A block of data
* BEGIN *

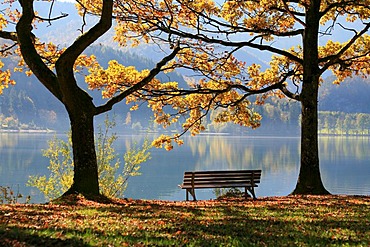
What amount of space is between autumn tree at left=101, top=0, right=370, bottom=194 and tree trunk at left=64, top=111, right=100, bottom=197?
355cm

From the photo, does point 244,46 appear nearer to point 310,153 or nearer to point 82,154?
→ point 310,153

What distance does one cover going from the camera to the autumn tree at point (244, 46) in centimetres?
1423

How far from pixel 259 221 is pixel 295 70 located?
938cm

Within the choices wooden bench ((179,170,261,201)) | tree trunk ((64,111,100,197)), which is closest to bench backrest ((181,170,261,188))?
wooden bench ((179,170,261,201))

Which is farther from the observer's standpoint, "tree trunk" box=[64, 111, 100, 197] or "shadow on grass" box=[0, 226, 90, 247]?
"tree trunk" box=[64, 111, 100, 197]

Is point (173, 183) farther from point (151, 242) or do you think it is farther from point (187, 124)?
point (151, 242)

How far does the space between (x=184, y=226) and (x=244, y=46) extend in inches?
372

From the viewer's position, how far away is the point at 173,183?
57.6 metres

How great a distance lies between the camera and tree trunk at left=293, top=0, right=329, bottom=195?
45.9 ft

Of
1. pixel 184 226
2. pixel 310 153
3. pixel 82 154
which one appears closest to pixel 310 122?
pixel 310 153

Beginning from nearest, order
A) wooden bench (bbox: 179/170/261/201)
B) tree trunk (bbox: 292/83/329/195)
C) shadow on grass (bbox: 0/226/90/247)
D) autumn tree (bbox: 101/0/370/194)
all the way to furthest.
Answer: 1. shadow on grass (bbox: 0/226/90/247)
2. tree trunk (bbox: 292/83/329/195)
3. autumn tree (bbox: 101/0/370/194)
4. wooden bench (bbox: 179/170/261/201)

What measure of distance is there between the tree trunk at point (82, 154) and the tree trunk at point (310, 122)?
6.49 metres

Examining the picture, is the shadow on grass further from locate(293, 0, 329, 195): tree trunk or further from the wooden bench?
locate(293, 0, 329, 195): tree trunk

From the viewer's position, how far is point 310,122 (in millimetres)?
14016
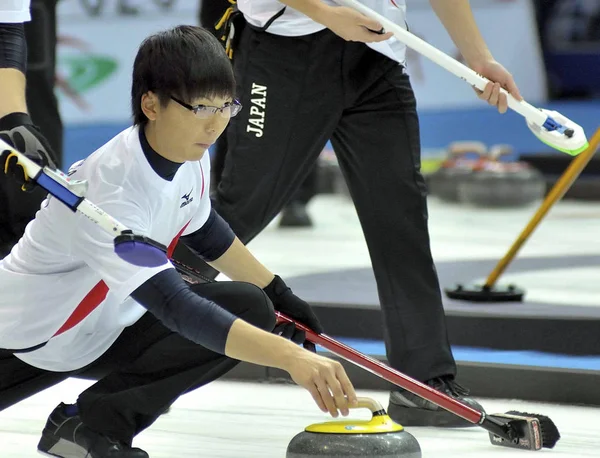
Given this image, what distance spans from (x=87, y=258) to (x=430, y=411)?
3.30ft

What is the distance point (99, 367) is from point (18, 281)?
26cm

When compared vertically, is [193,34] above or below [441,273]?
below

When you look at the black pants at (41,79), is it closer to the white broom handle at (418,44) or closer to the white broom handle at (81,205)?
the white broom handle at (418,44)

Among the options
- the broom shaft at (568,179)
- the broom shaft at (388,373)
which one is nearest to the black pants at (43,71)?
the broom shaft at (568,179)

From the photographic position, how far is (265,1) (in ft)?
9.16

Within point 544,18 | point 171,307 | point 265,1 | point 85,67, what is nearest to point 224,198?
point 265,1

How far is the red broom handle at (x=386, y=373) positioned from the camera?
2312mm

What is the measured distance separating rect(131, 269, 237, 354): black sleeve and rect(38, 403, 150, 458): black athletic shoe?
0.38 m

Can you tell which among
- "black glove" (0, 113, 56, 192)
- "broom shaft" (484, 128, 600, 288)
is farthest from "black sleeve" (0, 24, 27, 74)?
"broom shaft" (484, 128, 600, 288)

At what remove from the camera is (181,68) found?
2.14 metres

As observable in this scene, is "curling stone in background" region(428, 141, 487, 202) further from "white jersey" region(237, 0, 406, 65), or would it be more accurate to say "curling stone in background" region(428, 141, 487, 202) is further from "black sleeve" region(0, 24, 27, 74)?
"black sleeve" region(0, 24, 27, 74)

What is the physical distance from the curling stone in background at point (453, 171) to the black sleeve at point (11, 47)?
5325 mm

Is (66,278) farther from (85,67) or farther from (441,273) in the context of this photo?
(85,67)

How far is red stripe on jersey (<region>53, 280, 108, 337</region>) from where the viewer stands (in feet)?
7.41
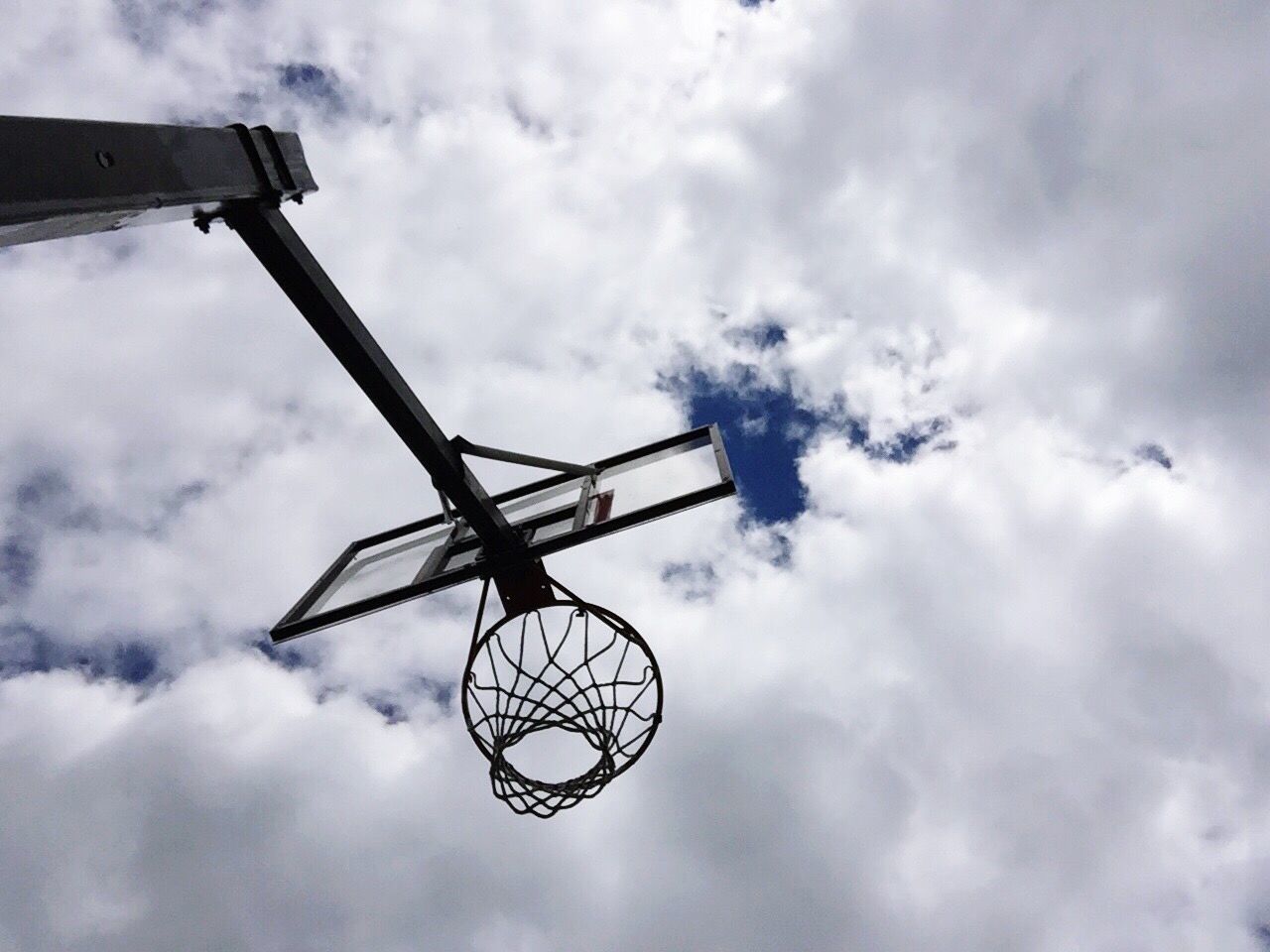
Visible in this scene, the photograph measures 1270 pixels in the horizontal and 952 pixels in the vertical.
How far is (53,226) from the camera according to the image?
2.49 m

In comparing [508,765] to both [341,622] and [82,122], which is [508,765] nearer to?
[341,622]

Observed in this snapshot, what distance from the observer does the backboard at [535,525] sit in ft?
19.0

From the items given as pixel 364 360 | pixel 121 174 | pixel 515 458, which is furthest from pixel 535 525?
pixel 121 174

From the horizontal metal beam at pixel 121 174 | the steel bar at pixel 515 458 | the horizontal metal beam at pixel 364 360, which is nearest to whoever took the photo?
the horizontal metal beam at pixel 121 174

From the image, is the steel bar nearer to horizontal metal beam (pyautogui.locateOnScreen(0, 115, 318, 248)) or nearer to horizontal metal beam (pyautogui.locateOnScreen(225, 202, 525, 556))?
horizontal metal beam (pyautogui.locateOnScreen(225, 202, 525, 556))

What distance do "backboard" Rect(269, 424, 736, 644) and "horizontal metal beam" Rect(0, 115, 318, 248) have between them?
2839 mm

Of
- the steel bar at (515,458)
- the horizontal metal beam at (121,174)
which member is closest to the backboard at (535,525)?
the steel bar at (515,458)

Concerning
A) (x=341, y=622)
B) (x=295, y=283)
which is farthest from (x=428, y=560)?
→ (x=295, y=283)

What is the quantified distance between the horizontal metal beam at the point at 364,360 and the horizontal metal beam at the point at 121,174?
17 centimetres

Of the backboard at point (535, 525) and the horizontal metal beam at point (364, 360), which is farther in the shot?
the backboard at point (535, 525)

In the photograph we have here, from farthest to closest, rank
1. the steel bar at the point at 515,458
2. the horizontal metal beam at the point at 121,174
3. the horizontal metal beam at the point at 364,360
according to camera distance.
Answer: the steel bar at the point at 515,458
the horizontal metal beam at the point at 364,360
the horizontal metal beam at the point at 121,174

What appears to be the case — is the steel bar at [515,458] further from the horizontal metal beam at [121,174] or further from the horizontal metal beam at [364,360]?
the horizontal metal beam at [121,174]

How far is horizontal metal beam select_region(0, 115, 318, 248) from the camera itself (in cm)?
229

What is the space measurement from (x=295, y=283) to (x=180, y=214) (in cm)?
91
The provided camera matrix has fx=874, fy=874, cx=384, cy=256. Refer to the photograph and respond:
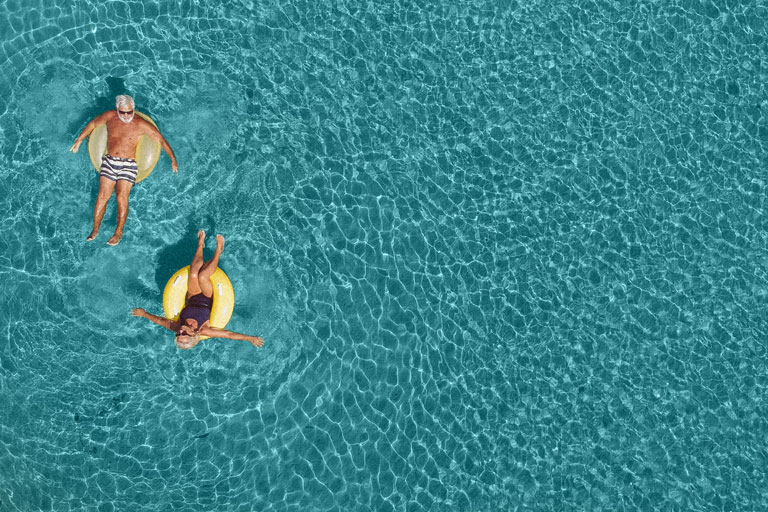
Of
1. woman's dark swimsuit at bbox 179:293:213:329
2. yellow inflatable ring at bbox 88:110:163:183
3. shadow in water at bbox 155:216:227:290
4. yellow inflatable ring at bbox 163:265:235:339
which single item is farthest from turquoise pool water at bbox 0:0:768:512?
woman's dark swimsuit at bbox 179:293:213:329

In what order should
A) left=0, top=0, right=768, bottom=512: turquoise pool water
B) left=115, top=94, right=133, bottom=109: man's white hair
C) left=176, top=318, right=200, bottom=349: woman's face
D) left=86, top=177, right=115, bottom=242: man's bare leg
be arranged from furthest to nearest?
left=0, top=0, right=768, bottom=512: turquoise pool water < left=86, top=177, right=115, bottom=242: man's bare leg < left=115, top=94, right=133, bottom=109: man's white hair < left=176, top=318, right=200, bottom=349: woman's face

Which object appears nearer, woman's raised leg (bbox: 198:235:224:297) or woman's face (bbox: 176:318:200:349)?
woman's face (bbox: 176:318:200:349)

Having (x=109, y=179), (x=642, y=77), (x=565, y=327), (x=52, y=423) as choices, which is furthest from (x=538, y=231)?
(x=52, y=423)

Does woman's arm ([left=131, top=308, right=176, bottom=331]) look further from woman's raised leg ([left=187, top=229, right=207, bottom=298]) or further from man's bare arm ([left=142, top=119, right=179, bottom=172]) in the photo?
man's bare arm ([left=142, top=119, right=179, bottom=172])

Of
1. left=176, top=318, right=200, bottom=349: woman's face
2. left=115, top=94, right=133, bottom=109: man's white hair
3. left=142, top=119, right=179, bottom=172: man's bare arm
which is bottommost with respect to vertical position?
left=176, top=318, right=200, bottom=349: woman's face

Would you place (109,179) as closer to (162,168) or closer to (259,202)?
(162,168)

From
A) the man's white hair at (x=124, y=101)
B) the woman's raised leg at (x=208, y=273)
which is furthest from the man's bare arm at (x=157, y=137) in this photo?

* END *

* Aim of the task
In the listing, take the lines starting with the line containing "Beginning from nearest, order" and going on through the line containing "6.49 metres", and write them out again with "furthest" swapped for "farthest". Leave everything else unchanged.

* Written response
Beginning from nearest, order
A) wooden bench (bbox: 179/170/261/201)
B) tree trunk (bbox: 292/83/329/195)
C) shadow on grass (bbox: 0/226/90/247)
D) autumn tree (bbox: 101/0/370/194)
all the way to farthest.
Answer: 1. shadow on grass (bbox: 0/226/90/247)
2. tree trunk (bbox: 292/83/329/195)
3. autumn tree (bbox: 101/0/370/194)
4. wooden bench (bbox: 179/170/261/201)

What measure of distance is there between the tree trunk at point (82, 154) and the tree trunk at point (310, 122)?
6.49 metres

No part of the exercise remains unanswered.